This is a fictional, illustrative case created for education. It is not medical advice, diagnosis, or treatment, and does not describe a real person.
Every specialist saw a piece. No one saw the pattern.
Chioma, 41, spent four years being told what she did not have. Her joints, gut, brain fog, mouth ulcers, and low nutrients were treated as separate problems. Together, they pointed in one direction.
Persona
Chioma, 41, Female, Nigerian-British, Secondary school teacher.

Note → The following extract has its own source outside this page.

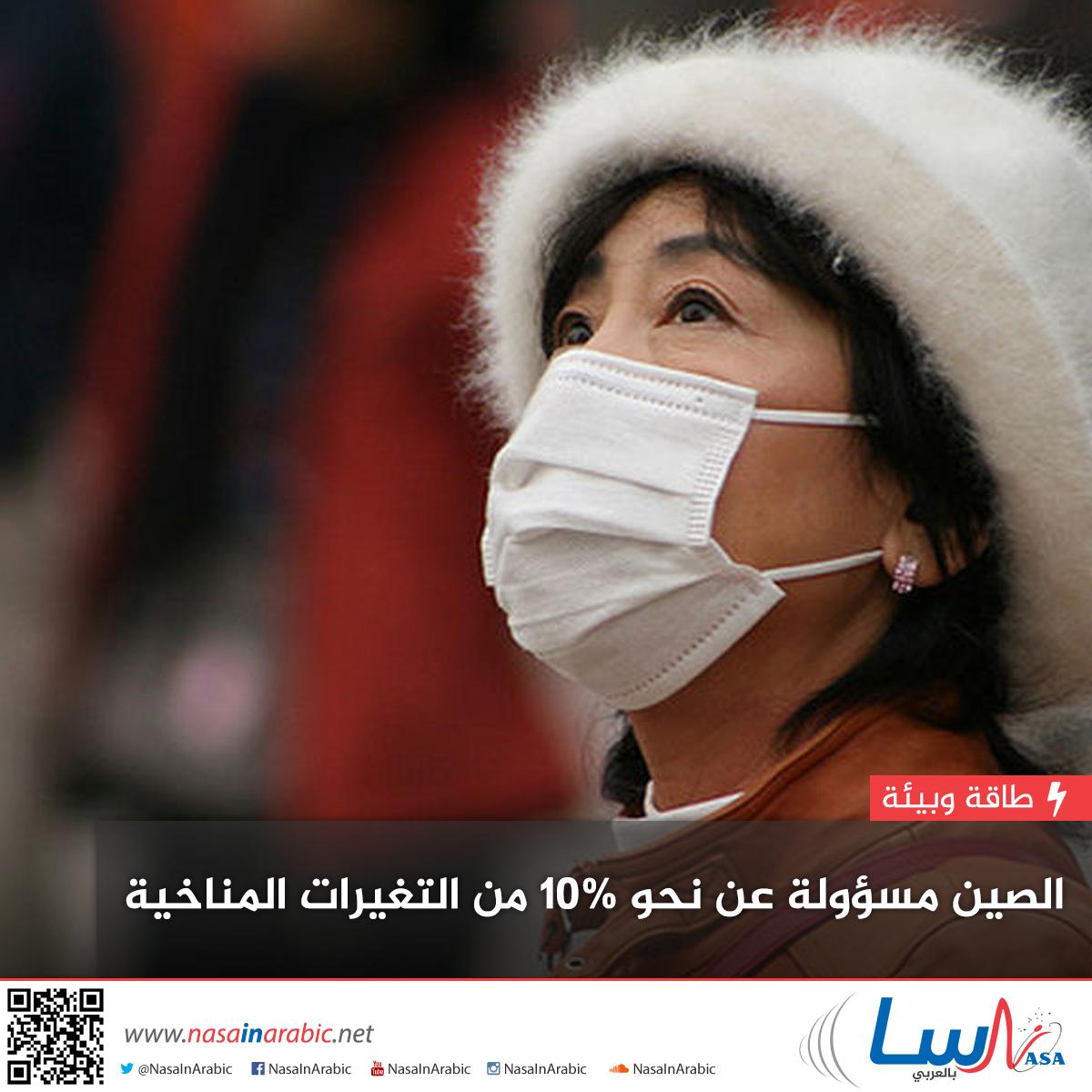 الصين مسؤولة عن نحو 10% من التغيرات المناخية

For four years, Chioma has had joint pain in her knees and fingers, fatigue that can stop her from finishing the school day, brain fog, mouth ulcers, bloating, loose stool, and cramping. Rheumatology said it was not lupus or RA. Gastroenterology said it was not Crohn's or UC and called it IBS by exclusion. Neurology said it was not MS. She takes no medication and has been told stress may be part of it.
Family history: Maternal aunt: celiac disease. Mother: rheumatoid arthritis.
Clinical picture
Symptoms
- Joint pain — knees and fingers, worse in the morning
- Fatigue severe enough to interrupt the school day
- Brain fog — difficulty word-finding and concentrating mid-afternoon
- Recurring mouth ulcers — several episodes per year, each lasting a week or two
Labs
- CRP (C-reactive protein): 6.8 mg/L (<1.0 mg/L)
- tTG-IgA (anti-tissue transglutaminase): 4.2 U/mL (<7 U/mL)
- Ferritin: 11 µg/L (20–200 µg/L)
- Vitamin D (25-OH): 9 ng/mL (30–80 ng/mL)
- Vitamin B12: 188 pg/mL (200–900 pg/mL)
Medications
- No current medications
Supplements
- None
Lifestyle
- Diet: varied, had informally reduced bread and pasta over the past 12 months after noticing gut symptoms improved
- Exercise: light walking, reduced due to fatigue and joint pain
- Alcohol: occasional — 1–2 drinks per week
- Sleep: disrupted — wakes with joint stiffness most mornings
- Non-smoker
- Occupation: secondary school teacher, on her feet most of the day
Genetics
- HLA-DQ2.5 DQA1*05:01 / DQB1*02:01 (HLA-DQ2.5 positive): Chioma carries the main genetic risk marker seen in most people with celiac disease. Her negative antibody test is less reassuring because she had already been cutting gluten for a year.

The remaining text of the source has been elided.